What is being asked ▸
Output the lines as a numbered list, skipping blank lines, beginning with the line containing "From where the photo" and continuing through the line containing "26406 millimetres".

— Start Data for this task —

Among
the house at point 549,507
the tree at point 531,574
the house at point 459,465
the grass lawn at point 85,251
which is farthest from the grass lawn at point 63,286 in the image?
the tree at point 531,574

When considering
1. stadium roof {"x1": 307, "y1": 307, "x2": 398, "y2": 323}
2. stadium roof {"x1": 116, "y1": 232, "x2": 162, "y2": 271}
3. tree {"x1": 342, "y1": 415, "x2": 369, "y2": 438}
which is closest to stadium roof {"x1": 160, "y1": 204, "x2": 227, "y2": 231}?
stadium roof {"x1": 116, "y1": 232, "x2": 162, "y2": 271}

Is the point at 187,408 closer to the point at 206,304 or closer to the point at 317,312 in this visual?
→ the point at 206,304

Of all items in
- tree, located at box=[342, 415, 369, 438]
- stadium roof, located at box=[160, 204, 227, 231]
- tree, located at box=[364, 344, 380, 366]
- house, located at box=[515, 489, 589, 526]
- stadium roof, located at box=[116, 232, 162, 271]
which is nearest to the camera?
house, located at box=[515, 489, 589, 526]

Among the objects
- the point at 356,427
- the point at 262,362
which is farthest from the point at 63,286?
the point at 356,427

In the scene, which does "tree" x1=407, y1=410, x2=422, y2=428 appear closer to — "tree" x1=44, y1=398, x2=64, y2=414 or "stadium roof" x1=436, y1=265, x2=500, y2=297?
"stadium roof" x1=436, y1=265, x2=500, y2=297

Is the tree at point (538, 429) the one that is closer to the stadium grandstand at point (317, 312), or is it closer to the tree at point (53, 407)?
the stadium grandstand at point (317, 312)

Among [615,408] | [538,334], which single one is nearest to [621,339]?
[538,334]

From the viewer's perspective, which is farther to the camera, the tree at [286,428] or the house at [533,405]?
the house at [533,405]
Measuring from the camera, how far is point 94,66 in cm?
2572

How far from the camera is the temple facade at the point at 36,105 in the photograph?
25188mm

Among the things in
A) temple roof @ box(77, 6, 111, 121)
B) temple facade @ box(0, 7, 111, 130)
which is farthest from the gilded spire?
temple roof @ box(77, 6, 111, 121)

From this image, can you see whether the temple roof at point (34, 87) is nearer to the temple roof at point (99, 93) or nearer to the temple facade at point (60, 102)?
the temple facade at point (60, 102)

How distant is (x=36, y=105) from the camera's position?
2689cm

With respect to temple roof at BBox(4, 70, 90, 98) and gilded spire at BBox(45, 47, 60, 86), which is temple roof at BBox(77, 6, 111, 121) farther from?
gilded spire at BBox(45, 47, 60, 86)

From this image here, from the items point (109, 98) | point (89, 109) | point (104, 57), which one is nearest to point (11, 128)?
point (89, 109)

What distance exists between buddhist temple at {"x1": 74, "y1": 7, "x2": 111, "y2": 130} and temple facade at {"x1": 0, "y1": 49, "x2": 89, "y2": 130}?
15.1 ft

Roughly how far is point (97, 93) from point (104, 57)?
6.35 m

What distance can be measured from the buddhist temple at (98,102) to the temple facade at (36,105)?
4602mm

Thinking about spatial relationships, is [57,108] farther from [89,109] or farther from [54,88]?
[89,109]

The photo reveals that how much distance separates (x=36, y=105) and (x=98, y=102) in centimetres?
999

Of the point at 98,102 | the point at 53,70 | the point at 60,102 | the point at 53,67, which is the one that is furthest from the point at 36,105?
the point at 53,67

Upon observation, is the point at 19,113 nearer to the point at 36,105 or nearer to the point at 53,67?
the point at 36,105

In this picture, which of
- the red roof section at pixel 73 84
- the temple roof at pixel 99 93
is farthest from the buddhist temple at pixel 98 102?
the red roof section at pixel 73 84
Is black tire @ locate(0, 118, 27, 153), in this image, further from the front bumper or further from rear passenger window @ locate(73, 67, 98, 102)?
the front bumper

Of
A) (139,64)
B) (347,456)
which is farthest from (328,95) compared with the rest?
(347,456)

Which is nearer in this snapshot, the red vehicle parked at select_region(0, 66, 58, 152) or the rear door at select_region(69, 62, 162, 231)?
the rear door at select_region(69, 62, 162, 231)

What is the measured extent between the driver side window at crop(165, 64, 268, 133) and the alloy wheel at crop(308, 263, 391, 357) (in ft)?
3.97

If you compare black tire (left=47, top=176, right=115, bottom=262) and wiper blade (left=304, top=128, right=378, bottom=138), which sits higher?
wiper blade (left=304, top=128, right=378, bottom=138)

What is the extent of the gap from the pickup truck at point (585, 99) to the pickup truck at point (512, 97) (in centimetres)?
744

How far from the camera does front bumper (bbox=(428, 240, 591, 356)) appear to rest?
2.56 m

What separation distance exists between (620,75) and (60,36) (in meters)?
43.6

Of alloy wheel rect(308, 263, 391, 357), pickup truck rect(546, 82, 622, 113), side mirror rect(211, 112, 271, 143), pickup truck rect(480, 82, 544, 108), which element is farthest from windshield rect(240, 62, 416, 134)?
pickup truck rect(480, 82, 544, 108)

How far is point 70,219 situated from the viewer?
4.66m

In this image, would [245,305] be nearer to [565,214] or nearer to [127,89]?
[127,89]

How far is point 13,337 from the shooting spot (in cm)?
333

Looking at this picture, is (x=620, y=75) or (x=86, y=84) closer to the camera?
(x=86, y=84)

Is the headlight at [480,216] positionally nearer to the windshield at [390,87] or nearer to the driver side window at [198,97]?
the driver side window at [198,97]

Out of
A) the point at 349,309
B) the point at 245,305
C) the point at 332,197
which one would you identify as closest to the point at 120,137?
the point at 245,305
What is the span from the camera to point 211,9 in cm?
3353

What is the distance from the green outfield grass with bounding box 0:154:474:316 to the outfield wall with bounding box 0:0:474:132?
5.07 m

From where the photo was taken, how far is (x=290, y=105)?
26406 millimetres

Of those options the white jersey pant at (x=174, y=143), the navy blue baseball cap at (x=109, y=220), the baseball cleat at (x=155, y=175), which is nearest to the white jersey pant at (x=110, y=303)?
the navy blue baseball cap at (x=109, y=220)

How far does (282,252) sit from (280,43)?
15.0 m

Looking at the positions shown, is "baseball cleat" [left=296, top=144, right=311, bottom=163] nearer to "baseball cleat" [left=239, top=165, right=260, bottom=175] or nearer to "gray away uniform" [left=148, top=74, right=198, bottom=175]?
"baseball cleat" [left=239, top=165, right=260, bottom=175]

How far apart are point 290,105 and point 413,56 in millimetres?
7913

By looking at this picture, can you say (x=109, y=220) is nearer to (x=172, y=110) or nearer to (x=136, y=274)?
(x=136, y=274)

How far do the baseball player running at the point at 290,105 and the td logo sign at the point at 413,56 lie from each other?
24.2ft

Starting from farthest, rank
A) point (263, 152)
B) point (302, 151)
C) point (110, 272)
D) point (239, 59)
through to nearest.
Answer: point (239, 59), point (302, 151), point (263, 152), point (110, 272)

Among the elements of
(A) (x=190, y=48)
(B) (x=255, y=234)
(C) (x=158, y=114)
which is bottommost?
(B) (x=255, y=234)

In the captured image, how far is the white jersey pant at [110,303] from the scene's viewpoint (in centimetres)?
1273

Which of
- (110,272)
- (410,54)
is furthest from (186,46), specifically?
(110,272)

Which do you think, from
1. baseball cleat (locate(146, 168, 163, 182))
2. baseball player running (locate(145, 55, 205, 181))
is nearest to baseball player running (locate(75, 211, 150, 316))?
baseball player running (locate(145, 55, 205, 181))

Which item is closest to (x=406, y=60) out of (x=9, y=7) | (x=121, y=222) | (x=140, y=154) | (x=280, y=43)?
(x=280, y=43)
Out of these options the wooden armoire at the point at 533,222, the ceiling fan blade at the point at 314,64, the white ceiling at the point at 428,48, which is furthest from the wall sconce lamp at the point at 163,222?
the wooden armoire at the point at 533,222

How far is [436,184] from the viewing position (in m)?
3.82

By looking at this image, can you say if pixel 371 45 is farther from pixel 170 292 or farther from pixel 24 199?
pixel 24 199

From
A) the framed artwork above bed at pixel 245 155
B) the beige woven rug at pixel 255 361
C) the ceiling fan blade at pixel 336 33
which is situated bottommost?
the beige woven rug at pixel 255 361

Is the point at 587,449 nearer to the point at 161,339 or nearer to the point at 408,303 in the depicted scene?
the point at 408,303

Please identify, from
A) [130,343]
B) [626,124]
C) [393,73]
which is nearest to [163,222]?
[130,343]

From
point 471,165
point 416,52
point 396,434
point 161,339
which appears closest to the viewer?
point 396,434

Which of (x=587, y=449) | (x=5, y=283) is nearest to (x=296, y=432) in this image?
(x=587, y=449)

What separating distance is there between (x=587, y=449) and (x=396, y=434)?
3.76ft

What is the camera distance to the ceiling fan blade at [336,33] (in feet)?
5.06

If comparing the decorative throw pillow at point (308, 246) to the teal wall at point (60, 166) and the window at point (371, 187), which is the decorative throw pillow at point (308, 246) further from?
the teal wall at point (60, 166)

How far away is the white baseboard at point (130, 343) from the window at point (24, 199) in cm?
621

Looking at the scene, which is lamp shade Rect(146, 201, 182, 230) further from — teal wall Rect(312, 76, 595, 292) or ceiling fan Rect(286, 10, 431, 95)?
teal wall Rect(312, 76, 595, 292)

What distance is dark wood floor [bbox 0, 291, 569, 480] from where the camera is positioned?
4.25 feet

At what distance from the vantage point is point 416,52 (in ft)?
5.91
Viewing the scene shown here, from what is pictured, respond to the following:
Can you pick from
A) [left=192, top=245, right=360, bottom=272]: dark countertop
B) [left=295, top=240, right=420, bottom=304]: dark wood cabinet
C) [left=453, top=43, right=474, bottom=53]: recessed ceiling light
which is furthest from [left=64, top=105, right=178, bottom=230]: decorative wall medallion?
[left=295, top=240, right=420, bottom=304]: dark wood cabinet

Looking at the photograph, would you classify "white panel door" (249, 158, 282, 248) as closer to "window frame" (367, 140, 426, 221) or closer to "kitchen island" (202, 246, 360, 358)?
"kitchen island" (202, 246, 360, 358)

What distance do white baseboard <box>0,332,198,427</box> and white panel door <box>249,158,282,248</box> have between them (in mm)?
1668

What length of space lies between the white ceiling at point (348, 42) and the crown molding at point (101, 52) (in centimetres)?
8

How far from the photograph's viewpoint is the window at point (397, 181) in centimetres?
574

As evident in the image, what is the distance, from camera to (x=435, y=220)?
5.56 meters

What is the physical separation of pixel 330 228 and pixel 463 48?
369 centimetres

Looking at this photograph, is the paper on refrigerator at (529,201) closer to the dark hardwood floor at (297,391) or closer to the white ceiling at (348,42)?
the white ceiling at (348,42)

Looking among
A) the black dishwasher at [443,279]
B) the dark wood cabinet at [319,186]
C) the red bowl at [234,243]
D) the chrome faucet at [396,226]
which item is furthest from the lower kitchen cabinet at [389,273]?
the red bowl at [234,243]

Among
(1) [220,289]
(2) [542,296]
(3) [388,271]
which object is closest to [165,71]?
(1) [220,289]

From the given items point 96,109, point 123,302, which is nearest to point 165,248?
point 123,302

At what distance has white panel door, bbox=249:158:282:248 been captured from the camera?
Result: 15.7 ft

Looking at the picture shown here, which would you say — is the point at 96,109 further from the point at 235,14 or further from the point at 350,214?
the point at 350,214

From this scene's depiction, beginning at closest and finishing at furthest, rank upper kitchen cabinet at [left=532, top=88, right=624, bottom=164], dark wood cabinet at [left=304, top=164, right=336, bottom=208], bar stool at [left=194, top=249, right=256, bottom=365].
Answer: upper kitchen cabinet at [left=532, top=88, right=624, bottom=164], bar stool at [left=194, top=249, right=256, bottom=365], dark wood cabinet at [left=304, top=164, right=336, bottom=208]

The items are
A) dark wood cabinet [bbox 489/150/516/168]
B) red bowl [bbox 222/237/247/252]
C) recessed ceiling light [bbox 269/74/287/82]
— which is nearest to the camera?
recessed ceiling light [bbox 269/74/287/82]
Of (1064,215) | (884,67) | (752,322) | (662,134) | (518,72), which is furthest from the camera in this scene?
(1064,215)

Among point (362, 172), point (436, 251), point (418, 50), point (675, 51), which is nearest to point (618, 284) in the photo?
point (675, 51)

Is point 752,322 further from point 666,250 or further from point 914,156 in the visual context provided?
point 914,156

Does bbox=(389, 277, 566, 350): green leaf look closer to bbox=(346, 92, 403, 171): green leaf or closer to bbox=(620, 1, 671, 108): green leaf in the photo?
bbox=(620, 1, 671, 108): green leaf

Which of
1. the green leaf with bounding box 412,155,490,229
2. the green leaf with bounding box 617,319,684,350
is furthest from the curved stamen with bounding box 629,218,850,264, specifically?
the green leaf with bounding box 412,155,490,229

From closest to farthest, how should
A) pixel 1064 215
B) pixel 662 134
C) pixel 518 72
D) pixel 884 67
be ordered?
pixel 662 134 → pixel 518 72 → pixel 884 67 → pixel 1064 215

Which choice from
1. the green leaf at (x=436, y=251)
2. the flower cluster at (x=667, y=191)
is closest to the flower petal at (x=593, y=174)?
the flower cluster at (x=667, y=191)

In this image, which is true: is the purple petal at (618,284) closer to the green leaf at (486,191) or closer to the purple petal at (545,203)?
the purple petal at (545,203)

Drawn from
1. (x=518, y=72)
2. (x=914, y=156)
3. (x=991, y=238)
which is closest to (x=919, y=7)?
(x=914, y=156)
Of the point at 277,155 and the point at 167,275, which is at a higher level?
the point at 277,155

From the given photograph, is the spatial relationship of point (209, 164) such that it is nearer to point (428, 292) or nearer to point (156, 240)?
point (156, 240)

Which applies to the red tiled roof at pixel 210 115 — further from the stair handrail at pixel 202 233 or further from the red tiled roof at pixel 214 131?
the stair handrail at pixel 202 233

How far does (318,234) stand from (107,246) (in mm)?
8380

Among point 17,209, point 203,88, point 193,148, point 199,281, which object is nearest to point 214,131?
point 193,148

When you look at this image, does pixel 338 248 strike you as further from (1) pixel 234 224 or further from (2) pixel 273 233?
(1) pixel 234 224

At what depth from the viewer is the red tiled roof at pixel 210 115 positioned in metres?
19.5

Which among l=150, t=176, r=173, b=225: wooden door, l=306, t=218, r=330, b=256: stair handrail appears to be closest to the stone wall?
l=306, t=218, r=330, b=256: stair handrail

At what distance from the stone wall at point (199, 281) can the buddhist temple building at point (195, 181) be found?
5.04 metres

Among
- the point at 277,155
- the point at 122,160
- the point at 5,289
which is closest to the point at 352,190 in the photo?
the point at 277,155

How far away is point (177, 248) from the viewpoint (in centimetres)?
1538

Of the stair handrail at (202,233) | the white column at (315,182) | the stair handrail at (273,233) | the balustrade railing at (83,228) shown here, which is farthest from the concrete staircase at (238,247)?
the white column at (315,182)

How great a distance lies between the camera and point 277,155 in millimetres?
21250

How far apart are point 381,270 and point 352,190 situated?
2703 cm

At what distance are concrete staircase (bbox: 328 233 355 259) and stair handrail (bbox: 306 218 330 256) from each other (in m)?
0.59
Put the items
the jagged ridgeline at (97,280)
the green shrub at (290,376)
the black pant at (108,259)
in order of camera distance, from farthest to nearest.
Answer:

— End Data for this task —

Exercise output ▸
1. From where the photo was taken, how far is (x=290, y=105)?
2. 26406 millimetres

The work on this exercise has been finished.